++++ RECORD SET

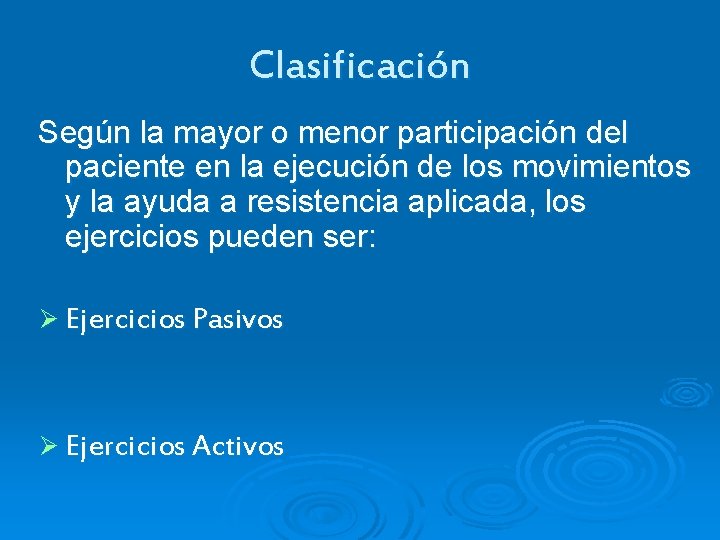 Clasificación

Según la mayor o menor participación del paciente en la ejecución de los movimientos y la ayuda a resistencia aplicada, los ejercicios pueden ser:

➢ Ejercicios Pasivos

➢ Ejercicios Activos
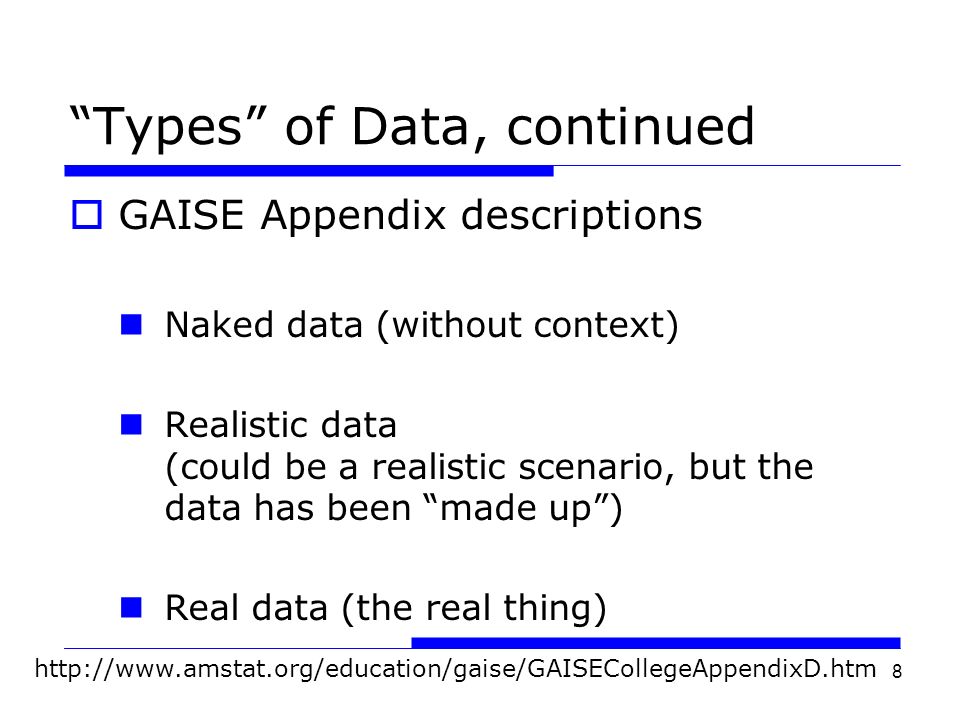 “Types” of Data, continued

GAISE Appendix descriptions

Naked data (without context)

Realistic data
(could be a realistic scenario, but the data has been “made up”)

Real data (the real thing)

http://www.amstat.org/education/gaise/GAISECollegeAppendixD.htm 8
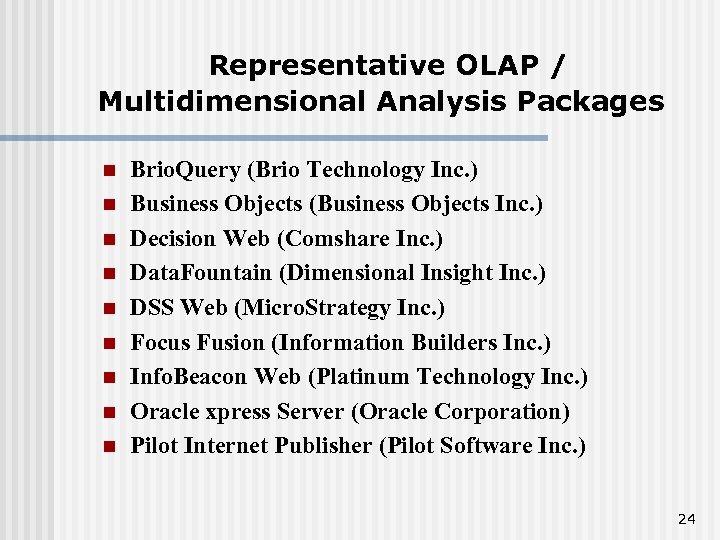 Representative OLAP / Multidimensional Analysis Packages

- BrioQuery (Brio Technology Inc.)
- Business Objects (Business Objects Inc.)
- Decision Web (Comshare Inc.)
- DataFountain (Dimensional Insight Inc.)
- DSS Web (MicroStrategy Inc.)
- Focus Fusion (Information Builders Inc.)
- InfoBeacon Web (Platinum Technology Inc.)
- Oracle xpress Server (Oracle Corporation)
- Pilot Internet Publisher (Pilot Software Inc.)

24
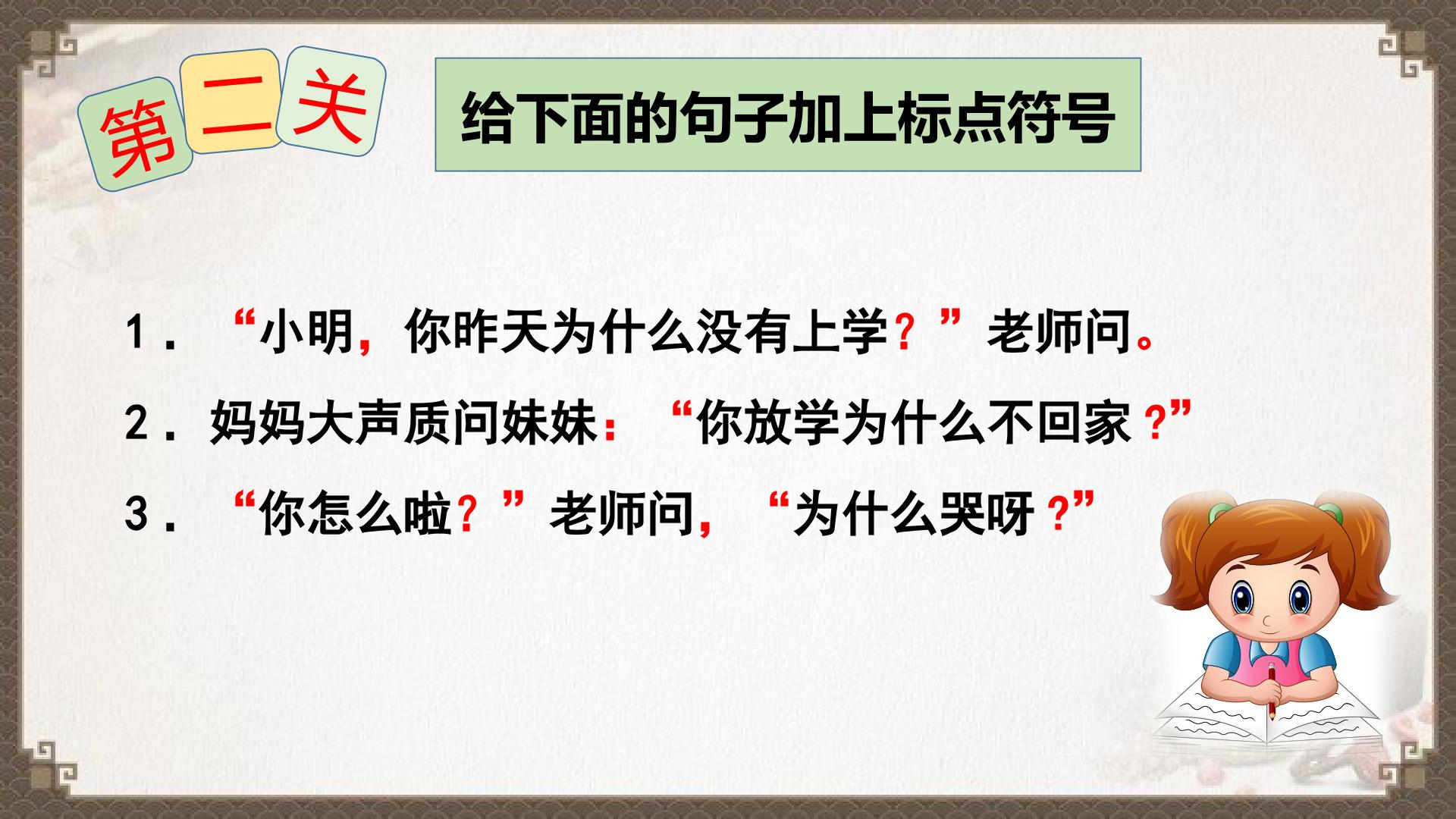 第二关

给下面的句子加上标点符号

1.“小明，你昨天为什么没有上学？”老师问。

2.妈妈大声质问妹妹：“你放学为什么不回家？”

3.“你怎么啦？”老师问，“为什么哭呀？”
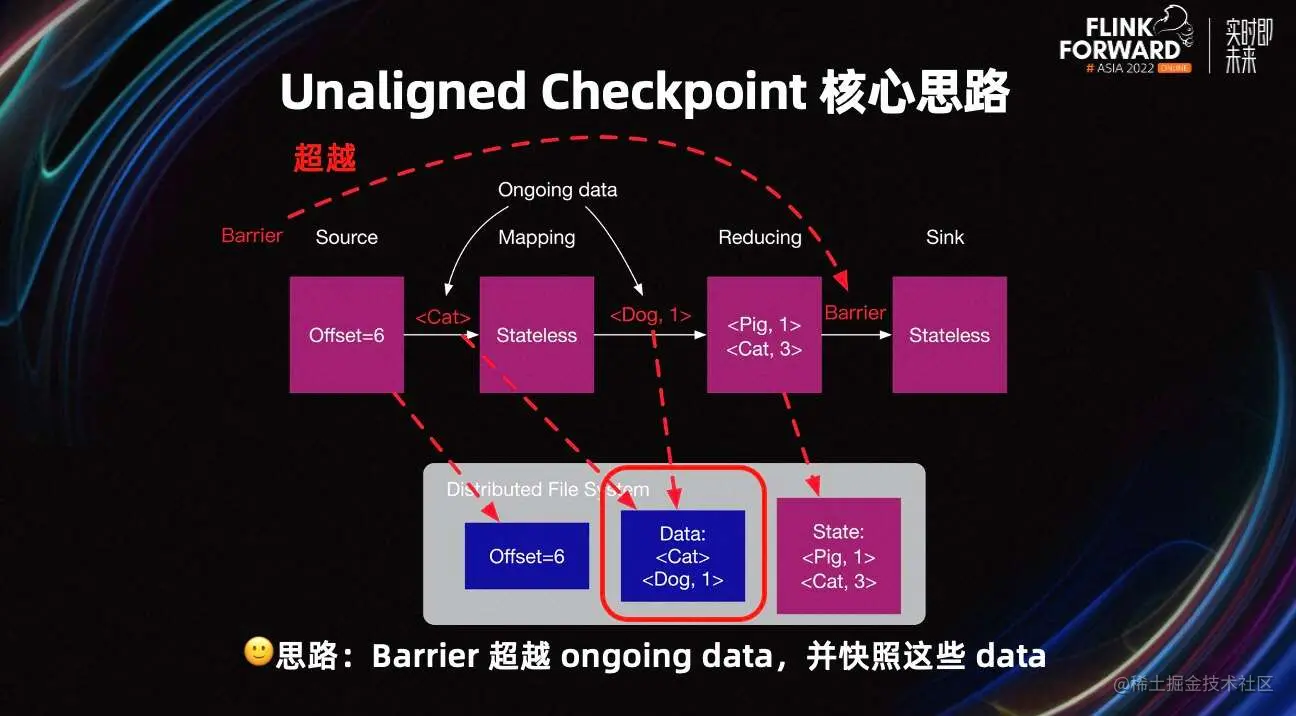 FLINK FORWARD # ASIA 2022 ONLINE 实时即未来

Unaligned Checkpoint 核心思路

超越

Ongoing data

Barrier Source Mapping Reducing Sink

Offset=6 <Cat> Stateless <Dog, 1> <Pig, 1> <Cat, 3> Barrier Stateless

Distributed File System

Offset=6

Data: <Cat> <Dog, 1>

State: <Pig, 1> <Cat, 3>

🙂思路：Barrier 超越 ongoing data，并快照这些 data

@稀土掘金技术社区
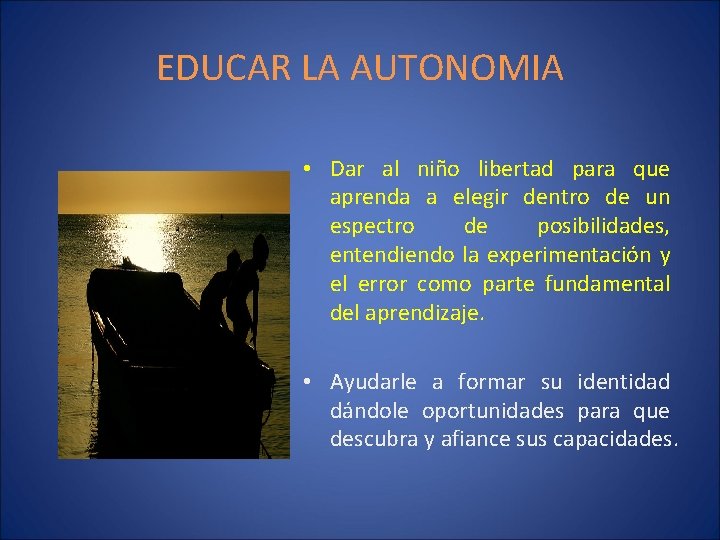 EDUCAR LA AUTONOMIA

• Dar al niño libertad para que aprenda a elegir dentro de un espectro de posibilidades, entendiendo la experimentación y el error como parte fundamental del aprendizaje.

• Ayudarle a formar su identidad dándole oportunidades para que descubra y afiance sus capacidades.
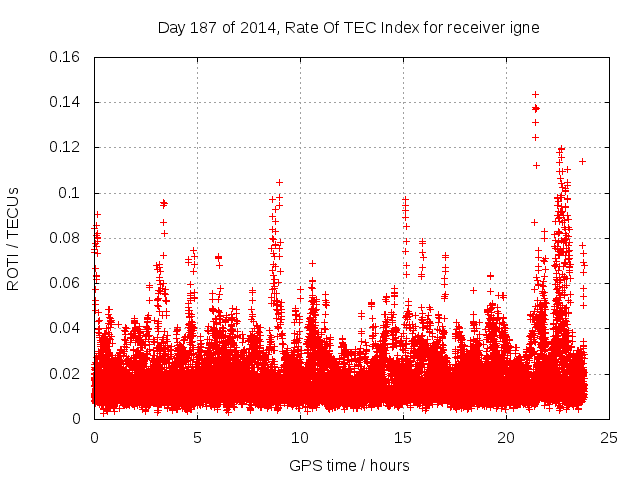 Day 187 of 2014, Rate Of TEC Index for receiver igne

ROTI / TECUs

0.16
0.14
0.12
0.1
0.08
0.06
0.04
0.02
0

0
5
10
15
20
25

GPS time / hours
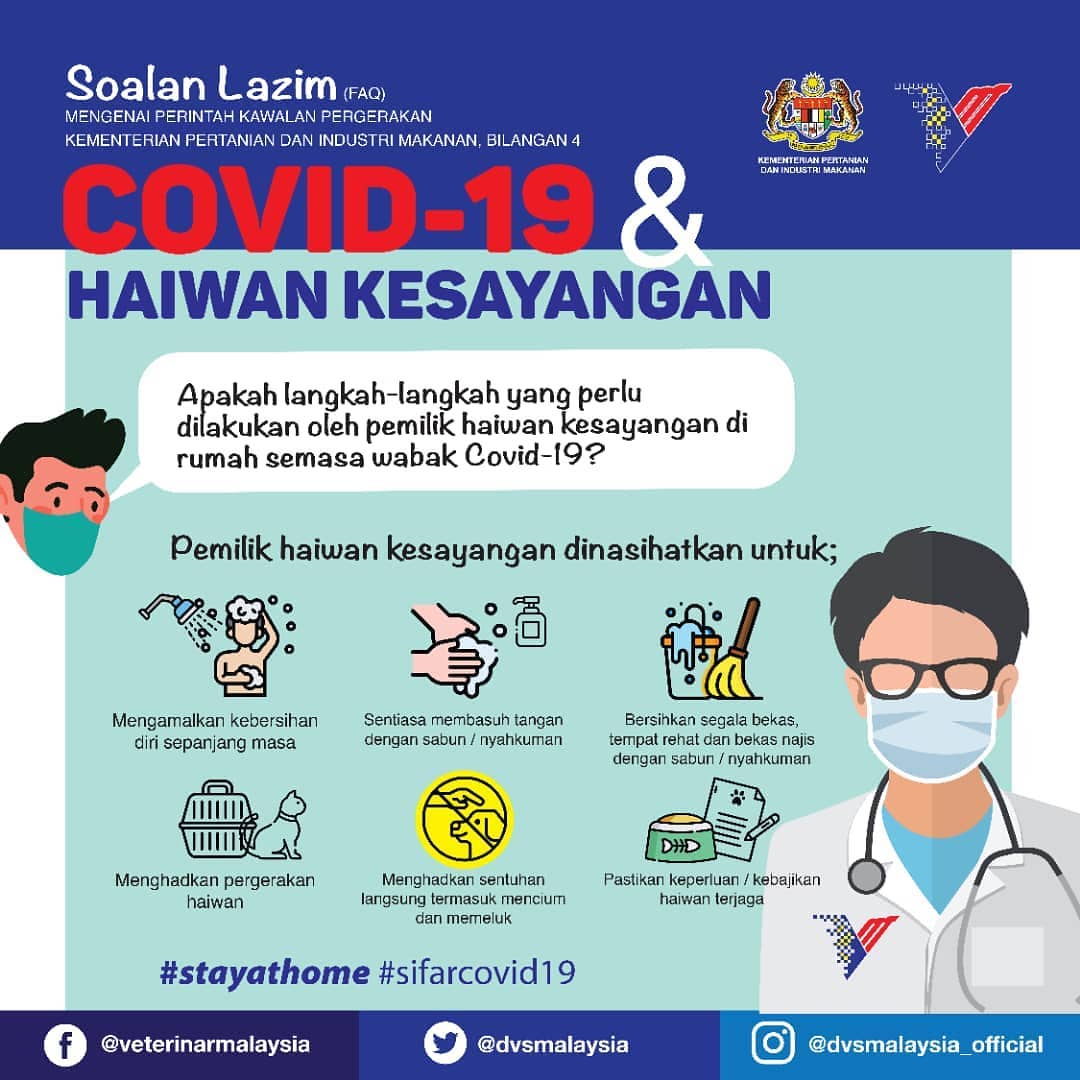 Soalan Lazim (FAQ)
MENGENAI PERINTAH KAWALAN PERGERAKAN
KEMENTERIAN PERTANIAN DAN INDUSTRI MAKANAN, BILANGAN 4

KEMENTERIAN PERTANIAN DAN INDUSTRI MAKANAN

COVID-19 &
HAIWAN KESAYANGAN

Apakah langkah-langkah yang perlu dilakukan oleh pemilik haiwan kesayangan di rumah semasa wabak Covid-19?

Pemilik haiwan kesayangan dinasihatkan untuk;

Mengamalkan kebersihan diri sepanjang masa

Sentiasa membasuh tangan dengan sabun / nyahkuman

Bersihkan segala bekas, tempat rehat dan bekas najis dengan sabun / nyahkuman

Menghadkan pergerakan haiwan

Menghadkan sentuhan langsung termasuk mencium dan memeluk

Pastikan keperluan / kebajikan haiwan terjaga

#stayathome #sifarcovid19

@veterinarmalaysia
@dvsmalaysia
@dvsmalaysia_official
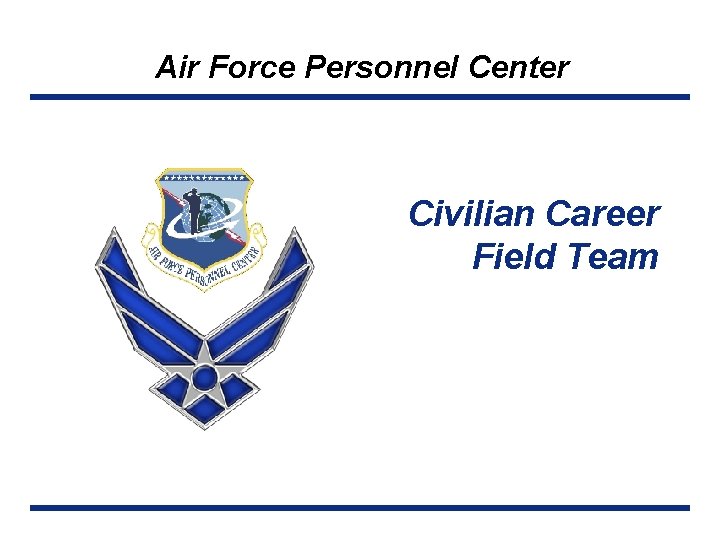 Air Force Personnel Center

AIR FORCE PERSONNEL CENTER

Civilian Career Field Team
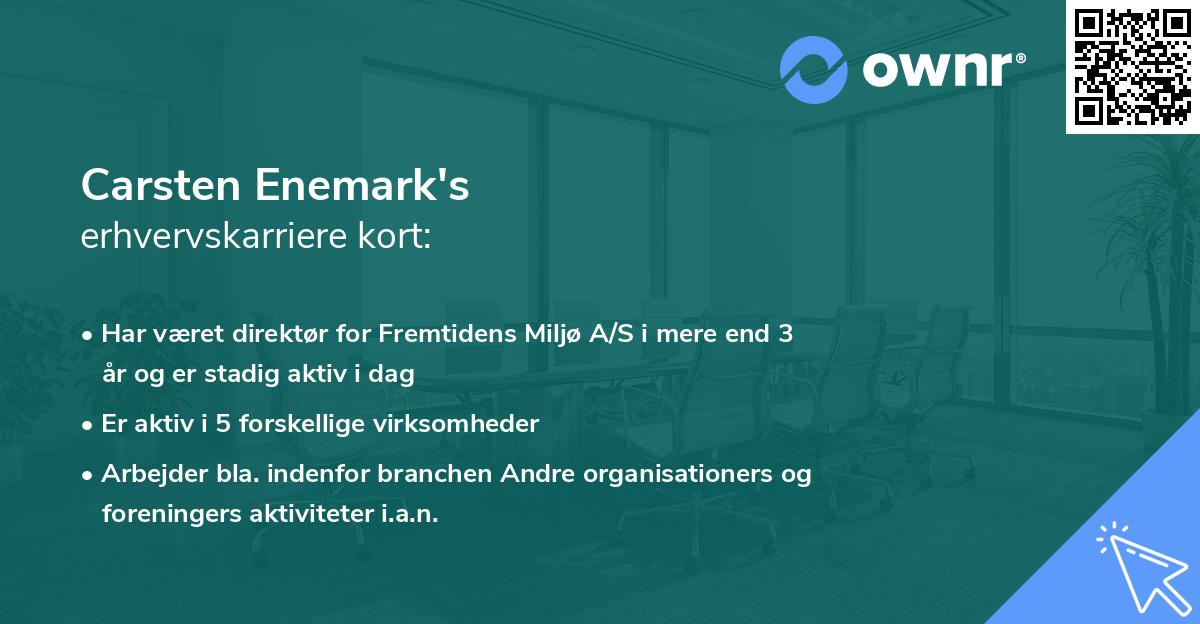 ownr®

Carsten Enemark's
erhvervskarriere kort:

• Har været direktør for Fremtidens Miljø A/S i mere end 3 år og er stadig aktiv i dag
• Er aktiv i 5 forskellige virksomheder
• Arbejder bla. indenfor branchen Andre organisationers og foreningers aktiviteter i.a.n.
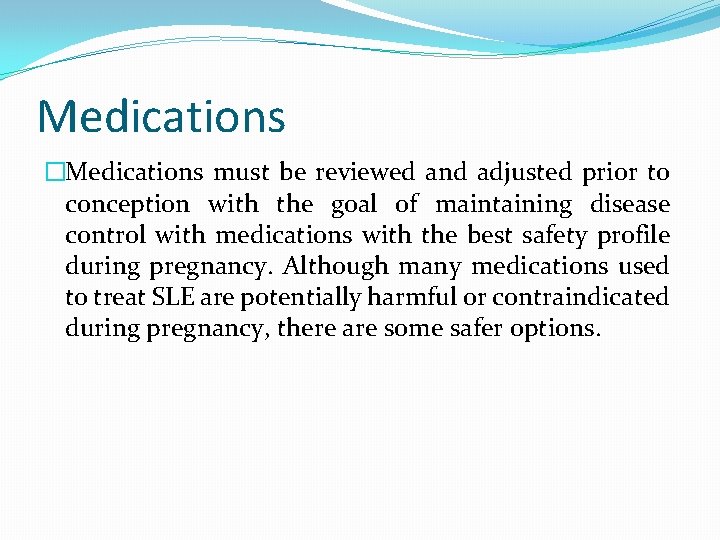 Medications

□Medications must be reviewed and adjusted prior to conception with the goal of maintaining disease control with medications with the best safety profile during pregnancy. Although many medications used to treat SLE are potentially harmful or contraindicated during pregnancy, there are some safer options.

++++++++

Give every entry again verbatim, with no pictures.

RESULT FOR THIS EXERCISE
 Clasificación

Según la mayor o menor participación del paciente en la ejecución de los movimientos y la ayuda a resistencia aplicada, los ejercicios pueden ser:

➢ Ejercicios Pasivos

➢ Ejercicios Activos
 “Types” of Data, continued

GAISE Appendix descriptions

Naked data (without context)

Realistic data
(could be a realistic scenario, but the data has been “made up”)

Real data (the real thing)

http://www.amstat.org/education/gaise/GAISECollegeAppendixD.htm 8
 Representative OLAP / Multidimensional Analysis Packages

- BrioQuery (Brio Technology Inc.)
- Business Objects (Business Objects Inc.)
- Decision Web (Comshare Inc.)
- DataFountain (Dimensional Insight Inc.)
- DSS Web (MicroStrategy Inc.)
- Focus Fusion (Information Builders Inc.)
- InfoBeacon Web (Platinum Technology Inc.)
- Oracle xpress Server (Oracle Corporation)
- Pilot Internet Publisher (Pilot Software Inc.)

24
 第二关

给下面的句子加上标点符号

1.“小明，你昨天为什么没有上学？”老师问。

2.妈妈大声质问妹妹：“你放学为什么不回家？”

3.“你怎么啦？”老师问，“为什么哭呀？”
 FLINK FORWARD # ASIA 2022 ONLINE 实时即未来

Unaligned Checkpoint 核心思路

超越

Ongoing data

Barrier Source Mapping Reducing Sink

Offset=6 <Cat> Stateless <Dog, 1> <Pig, 1> <Cat, 3> Barrier Stateless

Distributed File System

Offset=6

Data: <Cat> <Dog, 1>

State: <Pig, 1> <Cat, 3>

🙂思路：Barrier 超越 ongoing data，并快照这些 data

@稀土掘金技术社区
 EDUCAR LA AUTONOMIA

• Dar al niño libertad para que aprenda a elegir dentro de un espectro de posibilidades, entendiendo la experimentación y el error como parte fundamental del aprendizaje.

• Ayudarle a formar su identidad dándole oportunidades para que descubra y afiance sus capacidades.
 Day 187 of 2014, Rate Of TEC Index for receiver igne

ROTI / TECUs

0.16
0.14
0.12
0.1
0.08
0.06
0.04
0.02
0

0
5
10
15
20
25

GPS time / hours
 Soalan Lazim (FAQ)
MENGENAI PERINTAH KAWALAN PERGERAKAN
KEMENTERIAN PERTANIAN DAN INDUSTRI MAKANAN, BILANGAN 4

KEMENTERIAN PERTANIAN DAN INDUSTRI MAKANAN

COVID-19 &
HAIWAN KESAYANGAN

Apakah langkah-langkah yang perlu dilakukan oleh pemilik haiwan kesayangan di rumah semasa wabak Covid-19?

Pemilik haiwan kesayangan dinasihatkan untuk;

Mengamalkan kebersihan diri sepanjang masa

Sentiasa membasuh tangan dengan sabun / nyahkuman

Bersihkan segala bekas, tempat rehat dan bekas najis dengan sabun / nyahkuman

Menghadkan pergerakan haiwan

Menghadkan sentuhan langsung termasuk mencium dan memeluk

Pastikan keperluan / kebajikan haiwan terjaga

#stayathome #sifarcovid19

@veterinarmalaysia
@dvsmalaysia
@dvsmalaysia_official
 Air Force Personnel Center

AIR FORCE PERSONNEL CENTER

Civilian Career Field Team
 ownr®

Carsten Enemark's
erhvervskarriere kort:

• Har været direktør for Fremtidens Miljø A/S i mere end 3 år og er stadig aktiv i dag
• Er aktiv i 5 forskellige virksomheder
• Arbejder bla. indenfor branchen Andre organisationers og foreningers aktiviteter i.a.n.
 Medications

□Medications must be reviewed and adjusted prior to conception with the goal of maintaining disease control with medications with the best safety profile during pregnancy. Although many medications used to treat SLE are potentially harmful or contraindicated during pregnancy, there are some safer options.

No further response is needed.